Consciência tranquila
A presidência da APS informou que, no final do mês passado, ocorreu o envio constante de mensagens apócrifas aos funcionários da empresa com calúnias a Pomini, ou seja, dias antes da vinda do presidente da República, Luiz Inácio Lula da Silva (PT), e de outras autoridades federais e estaduais a Santos. O responsável pela estatal alegou que prestará todos os esclarecimentos ao MPort, "com farta documentação comprobatória, para provar que todas as denúncias são comprovadamente infundadas e fruto de lamentável retaliação por uma substituição natural para quem ocupa cargos comissionados no serviço público".

Providências
Ainda conforme a APS, na última terça-feira, a Delegacia da Polícia Federal foi comunicada sobre o crime de calúnia/difamação, a partir da imputação de fato definido como crime, de forma falsa, realizada supostamente por integrantes ou ex-integrantes da empresa por meio do WhatsApp. No dia seguinte, a Superintendência Jurídica da estatal determinou providências internas imediatas para a apuração das denúncias do material apócrifo e varredura do setor de Tecnologia da Informação, com o objetivo de apurar o eventual uso de equipamentos da companhia na disseminação das informações. 

Hora da verdade
Menos de um dia após o ex-presidente Jair Bolsonaro (PL) ter participado de um ato público em São Sebastião, no Litoral Norte, ele foi um dos alvos da Operação Tempus Veritatis (hora da verdade, em latim), deflagrada ontem pela Polícia Federal, para apurar a organização criminosa que atuou na tentativa de golpe de Estado e abolição do Estado Democrático de Direito, com a intenção de obter vantagem de natureza política com a manutenção do então chefe do Executivo federal.

Fechada com ex
A presidente do PL Mulher de São Paulo, a deputada federal Rosana Valle, esteve no palanque ao lado de Bolsonaro, em São Sebastião.

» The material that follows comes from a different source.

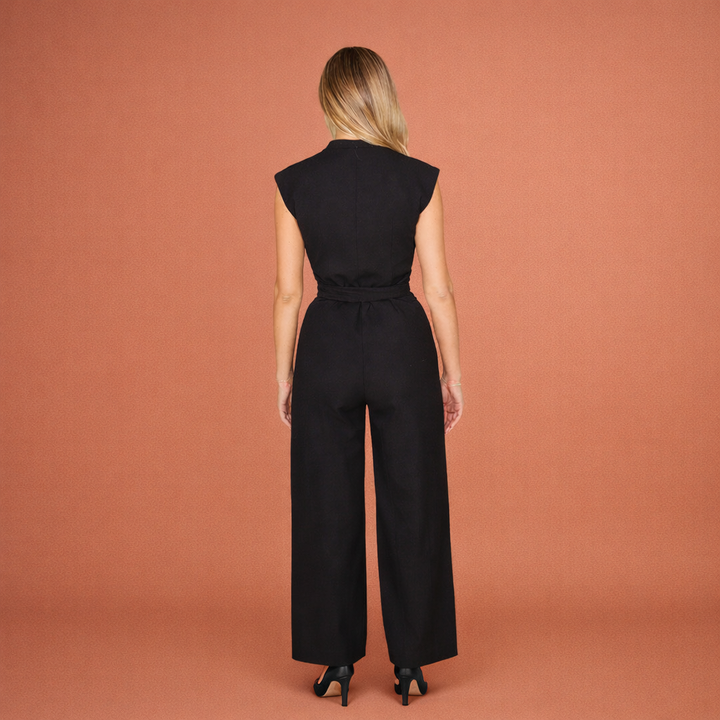 Comfortabele en stijlvolle dames jumpsuit met V-hals. Ideaal voor zowel casual als geklede herfst- en zomerlooks.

Apresentada no evento como "futura prefeitura de Santos", a parlamentar reiterou que ele foi o "presidente mais corajoso que o País já teve. Coragem, transparência e sinceridade que desagrada quem não está no mesmo lado. Nós estamos do lado certo da história. Por isso, nós estamos aqui", frisou.

Reajuste aprovado
Os vereadores de Santos aprovaram, em primeira discussão, a proposta de 8% de reajuste salarial para os servidores públicos municipais, inclusive com votos dos integrantes da bancada de oposição. A vereadora Débora Camilo (PSOL) lamentou o fato de o Executivo ignorar a reivindicação da categoria para repor as perdas econômicas dos últimos anos. Ela apresentou três emendas ao projeto de lei na tentativa de melhorar os valores da remuneração, auxílio-alimentação e cesta básica. 

Chance perdida
Chico Nogueira (PT) entende que a propositura não corrige as distorções existentes no atual plano de carreira do funcionalismo público. "Não é só uma questão de reajuste salarial", ressaltou. Já Telma de Souza (PT) reiterou que a categoria merece ser tratada com respeito, porque "são a joia da coroa da uma prefeitura". 

Desafio lançado
Fábio Duarte (Pode) entende que a Administração Municipal teria condições de apresentar uma proposta melhor e questionou se o prefeito Rogério Santos (Republicanos) e os secretários municipais conseguem fazer compras com o valor mensal da cesta básica de R$ 477,00 estabelecido na propositura do Executivo.

Quem resolve?
O vereador de Guarujá Toninho Salgado (PSD) apresentou requerimento para o Executivo responder quais são os exames, consultas médicas e cirurgias que possuem demanda reprimida na Cidade e quantas pessoas estão na fila de espera. Ele também quer saber se há algum planejamento da Secretaria Municipal de Saúde para ampliar a oferta de atendimentos na rede pública.

Na UTI
O parlamentar conversou com várias pacientes nas imediações do Ambulatório de Referência em Especialidades e Saúde da Mulher (ARE), na Vila Júlia. Ele recebeu informações que pessoas estão aguardando consultas desde abril de 2022. "É uma situação, no mínimo, absurda e desumana. Infelizmente, a saúde, em nosso município, está doente e perto de um colapso geral”, desabafou.